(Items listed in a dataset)

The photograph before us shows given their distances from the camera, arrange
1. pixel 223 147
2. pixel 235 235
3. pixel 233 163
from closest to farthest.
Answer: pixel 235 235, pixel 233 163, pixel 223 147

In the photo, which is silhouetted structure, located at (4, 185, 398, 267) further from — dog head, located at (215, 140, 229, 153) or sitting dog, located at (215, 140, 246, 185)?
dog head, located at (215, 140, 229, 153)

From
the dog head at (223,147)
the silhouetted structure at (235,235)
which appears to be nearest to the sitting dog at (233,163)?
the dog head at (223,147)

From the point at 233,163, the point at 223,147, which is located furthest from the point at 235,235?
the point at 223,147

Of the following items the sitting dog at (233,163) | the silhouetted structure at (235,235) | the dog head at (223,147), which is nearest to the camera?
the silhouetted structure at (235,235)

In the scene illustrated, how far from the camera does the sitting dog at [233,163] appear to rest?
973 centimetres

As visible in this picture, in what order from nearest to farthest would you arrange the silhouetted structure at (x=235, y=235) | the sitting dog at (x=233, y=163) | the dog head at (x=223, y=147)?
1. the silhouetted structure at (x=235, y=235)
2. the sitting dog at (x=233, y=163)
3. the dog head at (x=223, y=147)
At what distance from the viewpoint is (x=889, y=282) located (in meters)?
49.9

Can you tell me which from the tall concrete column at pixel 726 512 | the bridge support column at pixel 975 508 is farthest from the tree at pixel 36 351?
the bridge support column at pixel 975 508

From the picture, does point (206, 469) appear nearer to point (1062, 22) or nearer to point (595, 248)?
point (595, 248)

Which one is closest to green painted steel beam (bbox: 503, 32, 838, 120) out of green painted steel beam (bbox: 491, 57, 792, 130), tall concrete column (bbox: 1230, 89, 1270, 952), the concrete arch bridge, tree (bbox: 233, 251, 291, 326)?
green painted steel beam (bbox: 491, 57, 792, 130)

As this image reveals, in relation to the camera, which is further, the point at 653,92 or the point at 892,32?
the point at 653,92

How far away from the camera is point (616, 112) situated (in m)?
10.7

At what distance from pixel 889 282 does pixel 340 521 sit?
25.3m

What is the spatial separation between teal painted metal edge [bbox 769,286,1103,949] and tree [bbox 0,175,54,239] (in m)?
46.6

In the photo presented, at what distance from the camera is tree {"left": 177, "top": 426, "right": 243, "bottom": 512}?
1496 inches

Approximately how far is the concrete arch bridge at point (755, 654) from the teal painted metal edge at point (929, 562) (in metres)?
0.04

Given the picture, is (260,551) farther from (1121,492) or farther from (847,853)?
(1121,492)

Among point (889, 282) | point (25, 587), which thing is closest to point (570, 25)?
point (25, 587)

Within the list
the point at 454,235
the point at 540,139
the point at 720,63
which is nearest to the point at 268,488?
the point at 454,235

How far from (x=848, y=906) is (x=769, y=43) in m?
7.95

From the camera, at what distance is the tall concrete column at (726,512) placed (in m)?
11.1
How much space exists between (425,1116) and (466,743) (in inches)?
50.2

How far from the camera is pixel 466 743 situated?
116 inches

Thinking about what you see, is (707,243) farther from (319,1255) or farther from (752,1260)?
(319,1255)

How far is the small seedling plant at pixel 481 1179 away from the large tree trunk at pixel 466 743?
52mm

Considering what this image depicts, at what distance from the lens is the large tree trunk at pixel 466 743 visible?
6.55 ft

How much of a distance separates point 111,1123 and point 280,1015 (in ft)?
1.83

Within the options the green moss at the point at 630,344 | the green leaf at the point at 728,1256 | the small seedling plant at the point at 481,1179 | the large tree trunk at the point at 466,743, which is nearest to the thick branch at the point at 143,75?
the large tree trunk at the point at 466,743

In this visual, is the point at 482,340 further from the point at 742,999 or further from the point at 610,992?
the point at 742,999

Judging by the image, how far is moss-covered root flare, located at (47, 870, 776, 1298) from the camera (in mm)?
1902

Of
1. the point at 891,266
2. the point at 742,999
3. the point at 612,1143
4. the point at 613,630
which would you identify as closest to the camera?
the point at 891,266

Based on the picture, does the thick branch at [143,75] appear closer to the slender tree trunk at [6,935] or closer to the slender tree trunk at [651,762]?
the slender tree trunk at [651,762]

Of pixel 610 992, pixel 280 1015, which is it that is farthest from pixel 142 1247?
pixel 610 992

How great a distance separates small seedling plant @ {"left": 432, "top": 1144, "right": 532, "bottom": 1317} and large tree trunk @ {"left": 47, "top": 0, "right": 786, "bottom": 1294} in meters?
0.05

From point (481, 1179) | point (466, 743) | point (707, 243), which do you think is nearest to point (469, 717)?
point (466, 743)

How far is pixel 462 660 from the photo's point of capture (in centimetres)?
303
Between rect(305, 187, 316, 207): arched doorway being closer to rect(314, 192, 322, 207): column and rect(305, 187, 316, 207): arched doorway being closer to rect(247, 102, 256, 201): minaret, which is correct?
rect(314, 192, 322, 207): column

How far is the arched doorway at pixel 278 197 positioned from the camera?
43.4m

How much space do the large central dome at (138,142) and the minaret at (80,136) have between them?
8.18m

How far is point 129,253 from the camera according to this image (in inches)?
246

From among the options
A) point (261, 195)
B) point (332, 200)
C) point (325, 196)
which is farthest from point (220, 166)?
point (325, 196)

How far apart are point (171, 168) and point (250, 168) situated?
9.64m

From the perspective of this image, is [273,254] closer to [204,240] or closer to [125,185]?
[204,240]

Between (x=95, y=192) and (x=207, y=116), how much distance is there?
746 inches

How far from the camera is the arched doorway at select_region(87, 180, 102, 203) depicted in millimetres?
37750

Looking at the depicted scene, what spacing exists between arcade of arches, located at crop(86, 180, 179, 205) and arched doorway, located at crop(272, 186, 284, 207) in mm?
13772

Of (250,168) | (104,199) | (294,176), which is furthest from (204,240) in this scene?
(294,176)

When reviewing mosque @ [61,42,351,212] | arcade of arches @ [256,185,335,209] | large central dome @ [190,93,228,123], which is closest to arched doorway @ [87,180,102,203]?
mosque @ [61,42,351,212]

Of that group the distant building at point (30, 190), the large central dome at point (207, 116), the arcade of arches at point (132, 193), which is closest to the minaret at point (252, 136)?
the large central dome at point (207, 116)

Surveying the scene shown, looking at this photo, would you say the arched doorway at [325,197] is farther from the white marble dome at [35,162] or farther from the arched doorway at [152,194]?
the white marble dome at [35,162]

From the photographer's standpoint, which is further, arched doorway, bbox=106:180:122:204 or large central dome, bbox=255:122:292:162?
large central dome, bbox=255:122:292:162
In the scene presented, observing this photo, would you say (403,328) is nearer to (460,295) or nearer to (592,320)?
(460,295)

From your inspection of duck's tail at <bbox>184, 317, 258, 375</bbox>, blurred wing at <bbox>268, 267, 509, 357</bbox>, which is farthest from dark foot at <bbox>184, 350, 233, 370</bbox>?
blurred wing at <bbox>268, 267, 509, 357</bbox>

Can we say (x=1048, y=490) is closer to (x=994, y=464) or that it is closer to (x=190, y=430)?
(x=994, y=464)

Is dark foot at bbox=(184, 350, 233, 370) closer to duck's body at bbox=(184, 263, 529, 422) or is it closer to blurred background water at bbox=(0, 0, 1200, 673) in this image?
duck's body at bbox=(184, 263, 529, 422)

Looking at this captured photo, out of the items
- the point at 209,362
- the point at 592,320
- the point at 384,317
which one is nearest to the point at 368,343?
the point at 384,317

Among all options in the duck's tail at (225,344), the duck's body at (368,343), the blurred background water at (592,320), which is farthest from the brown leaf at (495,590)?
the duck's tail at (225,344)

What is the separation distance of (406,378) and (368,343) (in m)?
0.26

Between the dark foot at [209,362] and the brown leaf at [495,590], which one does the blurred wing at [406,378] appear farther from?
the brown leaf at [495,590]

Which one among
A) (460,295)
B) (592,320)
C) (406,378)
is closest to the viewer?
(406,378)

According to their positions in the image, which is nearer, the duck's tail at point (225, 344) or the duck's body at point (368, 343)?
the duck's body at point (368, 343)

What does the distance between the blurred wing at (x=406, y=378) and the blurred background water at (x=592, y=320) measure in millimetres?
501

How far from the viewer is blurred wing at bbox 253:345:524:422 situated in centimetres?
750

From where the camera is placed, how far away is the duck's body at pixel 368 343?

EXERCISE DIRECTIONS:
Only the lines from the one containing "From your inspection" to the end of the data should be printed, exactly as they stand.

OUTPUT FOR THIS TASK:
From your inspection of duck's tail at <bbox>184, 317, 258, 375</bbox>, blurred wing at <bbox>268, 267, 509, 357</bbox>, which is farthest from dark foot at <bbox>184, 350, 233, 370</bbox>?
blurred wing at <bbox>268, 267, 509, 357</bbox>

Can we say (x=1048, y=490) is closer to (x=994, y=464) or that it is closer to (x=190, y=430)?
(x=994, y=464)

Is dark foot at bbox=(184, 350, 233, 370) closer to duck's body at bbox=(184, 263, 529, 422) or is it closer to blurred background water at bbox=(0, 0, 1200, 673) in this image?
duck's body at bbox=(184, 263, 529, 422)

Looking at this captured photo, out of the items
- the point at 209,362
- the point at 592,320
- the point at 384,317
which one is nearest to the point at 368,343?
the point at 384,317

Among all options in the duck's tail at (225,344), the duck's body at (368,343), the blurred background water at (592,320), which is farthest from the brown leaf at (495,590)?
the duck's tail at (225,344)

What is the separation distance of (406,378) and (368,343) (in m)?
0.26

Between the dark foot at [209,362] and the brown leaf at [495,590], which one does the blurred wing at [406,378] appear farther from?
the brown leaf at [495,590]

Which one among
A) (460,295)
B) (592,320)
C) (406,378)
is closest to the viewer?
(406,378)

According to their positions in the image, which is nearer, the duck's tail at point (225, 344) or the duck's body at point (368, 343)?
the duck's body at point (368, 343)

What does the distance between the blurred wing at (x=406, y=378) and the blurred background water at (x=592, y=320) measure in millimetres?
501

How far from the viewer is blurred wing at bbox 253:345:524:422 situated in centimetres?
750

From where the camera is placed, how far away is the duck's body at pixel 368 343?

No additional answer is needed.